::: Material for this exercise :::
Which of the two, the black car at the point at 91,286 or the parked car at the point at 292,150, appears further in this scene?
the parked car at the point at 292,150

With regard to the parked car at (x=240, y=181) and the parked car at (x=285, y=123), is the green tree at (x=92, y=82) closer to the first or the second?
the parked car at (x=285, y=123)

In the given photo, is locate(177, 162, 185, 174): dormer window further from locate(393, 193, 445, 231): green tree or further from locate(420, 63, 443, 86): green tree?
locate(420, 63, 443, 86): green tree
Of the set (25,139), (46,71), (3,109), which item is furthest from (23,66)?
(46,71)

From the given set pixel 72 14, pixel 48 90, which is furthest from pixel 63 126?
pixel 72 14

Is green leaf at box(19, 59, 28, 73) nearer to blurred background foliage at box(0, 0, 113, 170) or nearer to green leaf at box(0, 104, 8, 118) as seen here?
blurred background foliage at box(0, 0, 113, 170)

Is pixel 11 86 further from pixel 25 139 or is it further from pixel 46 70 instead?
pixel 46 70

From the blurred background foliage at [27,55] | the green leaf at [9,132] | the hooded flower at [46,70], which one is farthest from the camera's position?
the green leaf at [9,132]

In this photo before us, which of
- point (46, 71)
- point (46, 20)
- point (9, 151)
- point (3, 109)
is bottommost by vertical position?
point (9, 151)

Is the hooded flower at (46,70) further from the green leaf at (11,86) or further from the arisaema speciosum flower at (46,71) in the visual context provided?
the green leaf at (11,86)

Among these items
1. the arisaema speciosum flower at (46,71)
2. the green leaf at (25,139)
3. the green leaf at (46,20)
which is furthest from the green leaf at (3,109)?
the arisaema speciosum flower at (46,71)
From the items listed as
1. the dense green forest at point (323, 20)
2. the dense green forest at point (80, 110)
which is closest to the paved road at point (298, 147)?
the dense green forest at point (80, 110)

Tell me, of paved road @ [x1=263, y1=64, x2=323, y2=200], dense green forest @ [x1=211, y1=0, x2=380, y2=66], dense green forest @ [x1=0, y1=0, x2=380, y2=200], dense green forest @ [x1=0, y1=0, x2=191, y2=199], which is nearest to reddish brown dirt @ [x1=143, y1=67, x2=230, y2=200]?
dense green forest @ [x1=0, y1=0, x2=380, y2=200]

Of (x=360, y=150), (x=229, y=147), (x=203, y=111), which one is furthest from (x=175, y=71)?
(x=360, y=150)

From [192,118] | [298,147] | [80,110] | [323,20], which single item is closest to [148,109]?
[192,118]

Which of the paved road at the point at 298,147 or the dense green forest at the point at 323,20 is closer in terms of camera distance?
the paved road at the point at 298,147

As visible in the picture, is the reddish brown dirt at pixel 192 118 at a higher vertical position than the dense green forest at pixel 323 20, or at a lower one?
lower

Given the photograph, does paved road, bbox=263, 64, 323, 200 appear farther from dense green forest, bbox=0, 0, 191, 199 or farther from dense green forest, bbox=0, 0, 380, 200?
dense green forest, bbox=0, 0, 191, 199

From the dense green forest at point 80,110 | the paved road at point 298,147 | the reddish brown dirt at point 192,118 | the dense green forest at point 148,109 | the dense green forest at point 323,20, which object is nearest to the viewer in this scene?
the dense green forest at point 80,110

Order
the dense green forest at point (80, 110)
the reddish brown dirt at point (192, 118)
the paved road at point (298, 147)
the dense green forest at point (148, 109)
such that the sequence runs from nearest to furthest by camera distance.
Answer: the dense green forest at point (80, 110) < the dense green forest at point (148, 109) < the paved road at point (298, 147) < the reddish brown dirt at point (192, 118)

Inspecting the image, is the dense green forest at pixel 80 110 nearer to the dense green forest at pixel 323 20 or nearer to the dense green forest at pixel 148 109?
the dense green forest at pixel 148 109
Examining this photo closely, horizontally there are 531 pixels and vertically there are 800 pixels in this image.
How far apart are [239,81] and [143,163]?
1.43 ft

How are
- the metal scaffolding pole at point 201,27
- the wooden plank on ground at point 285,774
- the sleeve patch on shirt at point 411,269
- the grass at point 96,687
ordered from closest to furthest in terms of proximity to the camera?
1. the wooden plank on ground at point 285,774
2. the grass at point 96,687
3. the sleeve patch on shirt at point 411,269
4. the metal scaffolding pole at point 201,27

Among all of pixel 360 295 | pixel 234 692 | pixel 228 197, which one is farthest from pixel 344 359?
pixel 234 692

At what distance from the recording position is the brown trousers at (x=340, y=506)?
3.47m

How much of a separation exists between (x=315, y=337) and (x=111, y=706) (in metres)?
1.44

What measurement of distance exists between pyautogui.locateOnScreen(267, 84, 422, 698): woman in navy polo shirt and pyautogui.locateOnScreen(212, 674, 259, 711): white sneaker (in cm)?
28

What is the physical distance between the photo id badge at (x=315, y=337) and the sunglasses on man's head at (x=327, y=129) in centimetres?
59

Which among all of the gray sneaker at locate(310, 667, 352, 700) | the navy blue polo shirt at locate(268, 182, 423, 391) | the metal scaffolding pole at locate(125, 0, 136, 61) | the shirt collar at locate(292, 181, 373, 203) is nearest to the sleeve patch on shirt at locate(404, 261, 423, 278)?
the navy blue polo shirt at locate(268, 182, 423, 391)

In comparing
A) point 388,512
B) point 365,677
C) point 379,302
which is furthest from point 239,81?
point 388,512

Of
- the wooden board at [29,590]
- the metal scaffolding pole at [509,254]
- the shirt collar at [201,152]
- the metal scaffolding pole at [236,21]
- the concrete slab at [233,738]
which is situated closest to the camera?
:::
[The request]
Copy out, word for word, the part of the records that opens with the line containing "Among all of pixel" and runs through the end of the records.

[Result of the task]
Among all of pixel 360 295 | pixel 234 692 | pixel 228 197, which one is farthest from pixel 344 359?
pixel 234 692

At what distance from the recording position is the brown trousers at (x=340, y=506)?
3.47m

How much of a separation exists between (x=315, y=337) and (x=111, y=706) (in metres)?
1.44

What measurement of distance exists between pyautogui.locateOnScreen(267, 84, 422, 698): woman in navy polo shirt and pyautogui.locateOnScreen(212, 674, 259, 711): white sneaker (in cm)?
28

What is the physical distance between the photo id badge at (x=315, y=337) and the sunglasses on man's head at (x=327, y=129) in centimetres?
59

Which among all of the gray sneaker at locate(310, 667, 352, 700) | the navy blue polo shirt at locate(268, 182, 423, 391) | the metal scaffolding pole at locate(125, 0, 136, 61) | the shirt collar at locate(292, 181, 373, 203) is nearest to the sleeve patch on shirt at locate(404, 261, 423, 278)?
the navy blue polo shirt at locate(268, 182, 423, 391)

In comparing
A) point 388,512
B) point 365,677
C) point 379,302
which is furthest from point 239,81?
point 388,512

Of
- the wooden board at [29,590]
- the metal scaffolding pole at [509,254]
- the shirt collar at [201,152]
- the metal scaffolding pole at [236,21]
- the concrete slab at [233,738]
which is situated closest to the camera?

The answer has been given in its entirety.